大星宮宅、周囲は七百二十里。中星は四百八十里。小星は百二十里。
[注]
天文志 漢書・晋書(しんじょ)等正史に見られる。この文は晋書天文志。
[解説]
北斗は北斗七星。中国や日本、それぞれに神として崇める風習や宗教があり、複雑に影響したり習合したりして、一として定まることがない。中国では、特に道教で盛んに祀られている。
[摂津名所図会より]17
長宝寺(ちょうほうじ)
平野郷西脇町にあり。真言宗で王舎山と号す。女僧の寺である。本尊は十一面観音、春日の作。長(たけ)は二尺ばかり。

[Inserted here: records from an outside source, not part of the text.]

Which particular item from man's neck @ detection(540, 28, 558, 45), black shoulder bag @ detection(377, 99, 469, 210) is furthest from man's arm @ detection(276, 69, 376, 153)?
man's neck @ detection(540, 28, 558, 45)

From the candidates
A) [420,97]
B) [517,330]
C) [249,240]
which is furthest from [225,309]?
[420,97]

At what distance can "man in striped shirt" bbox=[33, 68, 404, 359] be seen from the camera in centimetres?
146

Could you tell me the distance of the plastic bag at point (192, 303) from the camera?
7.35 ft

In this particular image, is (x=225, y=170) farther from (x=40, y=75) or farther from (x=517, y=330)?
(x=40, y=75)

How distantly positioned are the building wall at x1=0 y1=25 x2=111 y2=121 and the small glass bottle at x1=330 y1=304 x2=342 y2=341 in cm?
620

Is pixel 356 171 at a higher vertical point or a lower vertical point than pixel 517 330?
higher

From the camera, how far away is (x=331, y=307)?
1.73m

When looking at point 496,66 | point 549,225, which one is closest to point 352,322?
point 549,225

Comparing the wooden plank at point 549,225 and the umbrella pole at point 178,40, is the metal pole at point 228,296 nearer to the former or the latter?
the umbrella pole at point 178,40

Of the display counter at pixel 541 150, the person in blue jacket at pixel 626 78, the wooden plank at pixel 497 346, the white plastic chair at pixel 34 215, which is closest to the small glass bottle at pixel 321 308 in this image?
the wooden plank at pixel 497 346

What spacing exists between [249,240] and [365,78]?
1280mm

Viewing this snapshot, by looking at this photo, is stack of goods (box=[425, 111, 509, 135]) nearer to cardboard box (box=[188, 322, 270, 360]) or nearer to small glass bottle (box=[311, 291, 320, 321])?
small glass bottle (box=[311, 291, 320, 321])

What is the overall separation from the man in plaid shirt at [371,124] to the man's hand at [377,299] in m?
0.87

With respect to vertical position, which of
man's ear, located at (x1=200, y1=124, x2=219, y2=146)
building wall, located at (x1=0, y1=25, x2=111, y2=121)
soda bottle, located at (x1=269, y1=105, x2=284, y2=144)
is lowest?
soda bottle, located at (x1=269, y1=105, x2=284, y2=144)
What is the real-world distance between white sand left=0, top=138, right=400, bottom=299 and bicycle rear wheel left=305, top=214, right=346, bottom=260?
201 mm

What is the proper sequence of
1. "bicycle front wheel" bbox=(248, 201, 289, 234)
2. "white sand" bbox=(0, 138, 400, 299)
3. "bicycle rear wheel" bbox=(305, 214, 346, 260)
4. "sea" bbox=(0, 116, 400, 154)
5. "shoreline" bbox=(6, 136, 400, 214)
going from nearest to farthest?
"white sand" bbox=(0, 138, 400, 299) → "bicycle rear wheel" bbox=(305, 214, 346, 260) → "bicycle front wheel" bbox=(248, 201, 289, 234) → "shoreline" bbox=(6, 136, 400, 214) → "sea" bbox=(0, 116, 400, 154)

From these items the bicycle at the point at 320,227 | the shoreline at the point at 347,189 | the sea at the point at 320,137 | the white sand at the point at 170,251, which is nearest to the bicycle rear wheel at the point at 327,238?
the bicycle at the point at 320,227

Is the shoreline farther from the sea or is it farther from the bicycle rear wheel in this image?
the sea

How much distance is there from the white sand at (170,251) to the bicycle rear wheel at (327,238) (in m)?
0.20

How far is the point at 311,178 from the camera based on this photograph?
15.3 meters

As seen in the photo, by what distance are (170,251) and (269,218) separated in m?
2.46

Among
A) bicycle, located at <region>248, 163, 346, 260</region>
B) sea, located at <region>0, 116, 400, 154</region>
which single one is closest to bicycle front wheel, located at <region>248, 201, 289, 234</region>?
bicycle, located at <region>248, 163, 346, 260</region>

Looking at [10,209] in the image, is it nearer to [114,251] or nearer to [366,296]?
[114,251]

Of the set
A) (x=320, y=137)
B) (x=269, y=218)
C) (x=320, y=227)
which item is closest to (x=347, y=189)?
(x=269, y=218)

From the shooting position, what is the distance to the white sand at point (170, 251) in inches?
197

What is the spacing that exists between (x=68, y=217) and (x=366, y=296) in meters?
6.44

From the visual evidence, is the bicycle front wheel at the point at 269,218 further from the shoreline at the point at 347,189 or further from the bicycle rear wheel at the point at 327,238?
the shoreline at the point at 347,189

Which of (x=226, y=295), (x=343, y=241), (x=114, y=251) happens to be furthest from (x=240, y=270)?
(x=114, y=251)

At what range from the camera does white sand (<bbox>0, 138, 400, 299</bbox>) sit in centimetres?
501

田村堂は田村将軍の像を安置する。長六寸ばかり。当寺は大同年中の草創で、本尊は坂上田村麿の守木尊である。開基の慈心太姉は田村将軍の息女、桓武帝の皇后、葛井(ふじい)親王の御母である。天臭が崩御なされた後、御錺(おかざり)を下され、弘法大師の宗意に基き当寺にあり。
塔頭(たっちゅう)は、阿弥陀院・勢至院・来迎院などがあって、これを守る所の寺中の比丘尼慶心坊が夢の中に不動明王が現われ、その導きで冥途に至り、閻魔王の証印を授かってから蘇生し、また嘉吉元年十一月十五日、本堂で青蜘蛛が掌中に入ったようなので、手のひらを開いて見ればたちまち舎利と化して光を放ったという。 またその翌年、千部の経読誦の時、ある客僧が来て、焔魔王の像を一日で作り、どこともなく消え去った。これより世に仏師堂というようになった。
以上、当寺の奇瑞の事どもを天王寺東僧坊政恵法印が書かたのを『よみがへり草紙』として今に流布している。
※大阪市平野区平野本町 高野山真言宗王舎山長生院。後醍醐天皇行在所跡。摂津国八十八ケ所第三十八番霊場。